課題 ▸
攪拌溶解装置に関する文章の全文を、一字も変えずにそのまま書き写してください。

本文 ▸
↓↓↓

説明

攪拌溶解装置及びその使用方法

【課題】容器内の溶解液を攪拌しながら加熱して溶解混合する際に、溶解液中における気泡の発生を良好に防止して、溶解混合に必要な時間を短縮するとともに、溶解液の品質を向上できる攪拌溶解装置を提供する。
【解決手段】有底筒状の容器1と、容器1内に収容された粉体Pと液体Rとを含む溶解液Wを、容器1の軸芯X周りで回転する攪拌部材2により攪拌して溶解混合する攪拌手段3と、容器1内の溶解液Wを加熱する加熱手段とを備えた攪拌溶解装置において、容器1の上部開口1aを開放及び閉鎖自在な蓋体5を備え、溶解液Wの上側にある気体Qと溶解液Wとが接触する液面W1の接触面積が容器1の断面積より小さい気液接触面積減少状態で、溶解液Wを容器1内に収容可能に構成され、攪拌手段3及び加熱手段の何れか一方又は両方が運転された運転状態で、気液接触面積減少状態が形成される。

【発明の詳細な説明】
【技術分野】
【0001】
本発明は、有底筒状の容器と、容器内に収容された粉体と液体とを含む溶解液を、容器の軸芯周りで回転する攪拌部材により攪拌して溶解混合する攪拌手段と、容器内の溶解液を加熱する加熱手段とを備えた攪拌溶解装置及びその使用方法に関する。

↑↑↑

記録データ ▸
↓↓↓

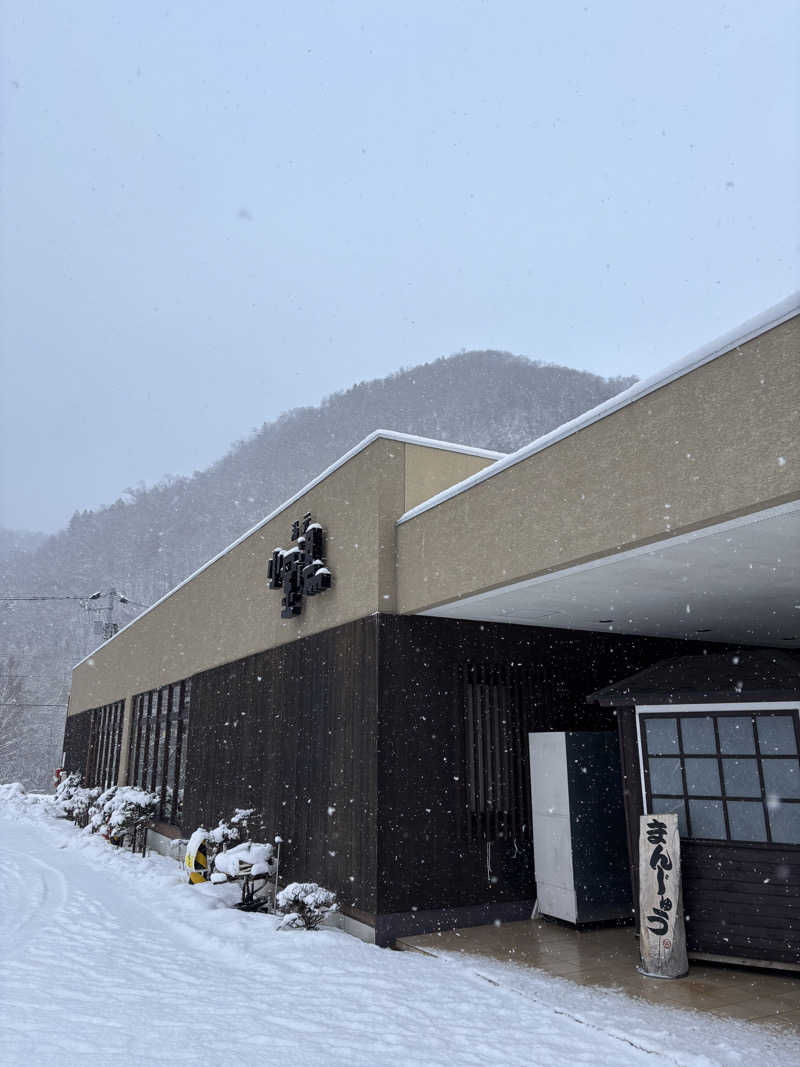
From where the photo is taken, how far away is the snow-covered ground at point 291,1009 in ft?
14.8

↑↑↑

解答結果 ▸
説明

攪拌溶解装置及びその使用方法

【課題】容器内の溶解液を攪拌しながら加熱して溶解混合する際に、溶解液中における気泡の発生を良好に防止して、溶解混合に必要な時間を短縮するとともに、溶解液の品質を向上できる攪拌溶解装置を提供する。
【解決手段】有底筒状の容器1と、容器1内に収容された粉体Pと液体Rとを含む溶解液Wを、容器1の軸芯X周りで回転する攪拌部材2により攪拌して溶解混合する攪拌手段3と、容器1内の溶解液Wを加熱する加熱手段とを備えた攪拌溶解装置において、容器1の上部開口1aを開放及び閉鎖自在な蓋体5を備え、溶解液Wの上側にある気体Qと溶解液Wとが接触する液面W1の接触面積が容器1の断面積より小さい気液接触面積減少状態で、溶解液Wを容器1内に収容可能に構成され、攪拌手段3及び加熱手段の何れか一方又は両方が運転された運転状態で、気液接触面積減少状態が形成される。

【発明の詳細な説明】
【技術分野】
【0001】
本発明は、有底筒状の容器と、容器内に収容された粉体と液体とを含む溶解液を、容器の軸芯周りで回転する攪拌部材により攪拌して溶解混合する攪拌手段と、容器内の溶解液を加熱する加熱手段とを備えた攪拌溶解装置及びその使用方法に関する。